Die Missionen, die Maja sich vornimmt, hat Miriam Pielhau übrigens alle selbst absolviert. Und es mag auch mehr als ein Zufall sein, dass die Protagonistin die selben Initialen wie die Autorin trägt. Wie autobiografisch "Radiergummitage" also ist, weiß allein Miriam Pielhau. So oder so hat sie jedenfalls einen warmherzigen Roman geschrieben, den ich gern allen weiterempfehle, die beim Lesen ebenso gerne lachen wie weinen.

Bewertung vom 14.03.2014
Abgründig
Strobel, Arno

Abgründig


sehr gut

Spannung für sämtliche Altersklassen: Der erste Jugendthriller von Erfolgsautor Arno Strobel

Im Bergcamp Grainau trifft Tim aus Saarbrücken auf den selbstbewussten Ralf (18) aus München. Dieser überredet Tim und ein paar andere Teilnehmer dazu, aus dem Camp abzuhauen und eine ganz private Bergtour in Richtung Zugspitze zu unternehmen – mit ihm als Bergführer. Früh am Morgen machen sich die Teenager auf den Weg und betreten über die Höllentalklamm die Berge. Doch plötzlich schlägt das Wetter um. In den aufkommenden Sturm mischt sich peitschender Regen und schließlich ein Gewitter.
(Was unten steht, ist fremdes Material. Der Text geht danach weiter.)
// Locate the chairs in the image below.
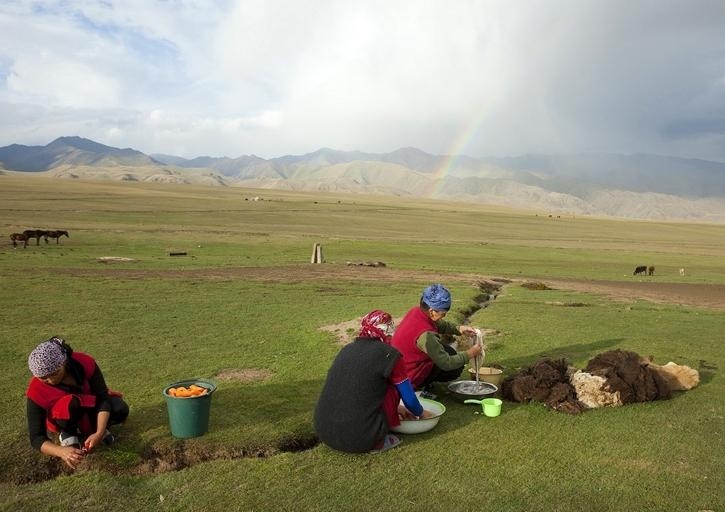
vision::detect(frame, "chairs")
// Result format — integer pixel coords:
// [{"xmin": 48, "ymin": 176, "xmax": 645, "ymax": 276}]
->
[
  {"xmin": 420, "ymin": 390, "xmax": 438, "ymax": 399},
  {"xmin": 102, "ymin": 428, "xmax": 115, "ymax": 446},
  {"xmin": 58, "ymin": 431, "xmax": 81, "ymax": 451}
]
In einer einsamen Berghütte finden die Jungen und Mädchen zwar Unterschlupf vor dem bedrohlichen Unwetter. Aber dort wartet eine neue, viel perfidere Bedrohung auf sie…

Arno Strobel war bisher für Erwachsenenthriller bekannt, die die Bestsellerlisten im Sturm eroberten – wie beispielsweise “Der Sarg” und zuletzt “Das Rachespiel”. Mit “Abgründig” legt der Erfolgsautor aus dem Saarland nun seinen ersten Jugendthriller vor. Die Geschichte spielt in den Bergen Garmisch-Partenkirchens. Bildgewaltig beschreibt Arno Strobel die Gebirgslandschaft und das heraufziehende Unwetter. Durch seine detaillierten Schilderungen findet sich der Leser quasi mitten im Geschehen wieder. Die jugendlichen Protagonisten sind unterhaltsam-bunt zusammengewürfelt und charakterlich sehr verschieden. Das führt immer wieder zu Konflikten und Auseinandersetzungen, die für die Story das Salz in der Suppe sind. In einem gutem Tempo geht die Geschichte voran: Langeweile Fehlanzeige! Bis zum Schluss hält Arno Strobel die Spannung aufrecht. Dadurch, dass der Autor den Spannungsbogen auf der psychologischen Ebene anstelle von blutigem Gemetzel aufbaut, eignet sich der Thriller bestens für unter 18-jährige Jugendliche. Trotzdem werden erwachsene Thriller-Fans sich von “Abgründig” ebenso gut unterhalten fühlen – auch, wenn die drastischen Szenen gegenüber den bisherigen Büchern von Arno Strobel um einiges entschärft sind.